> **DATA RECORDS**

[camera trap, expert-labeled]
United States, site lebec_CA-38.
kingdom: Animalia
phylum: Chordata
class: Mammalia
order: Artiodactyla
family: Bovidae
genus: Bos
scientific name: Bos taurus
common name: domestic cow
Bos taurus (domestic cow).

==

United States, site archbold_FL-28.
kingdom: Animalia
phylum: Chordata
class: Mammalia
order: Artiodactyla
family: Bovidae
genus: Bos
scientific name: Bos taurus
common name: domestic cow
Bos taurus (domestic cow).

> **EXERCISE DESCRIPTION**
Reproduce each line of the records in which the string "States" appears.

> **SOLUTION**
United States, site lebec_CA-38.
United States, site archbold_FL-28.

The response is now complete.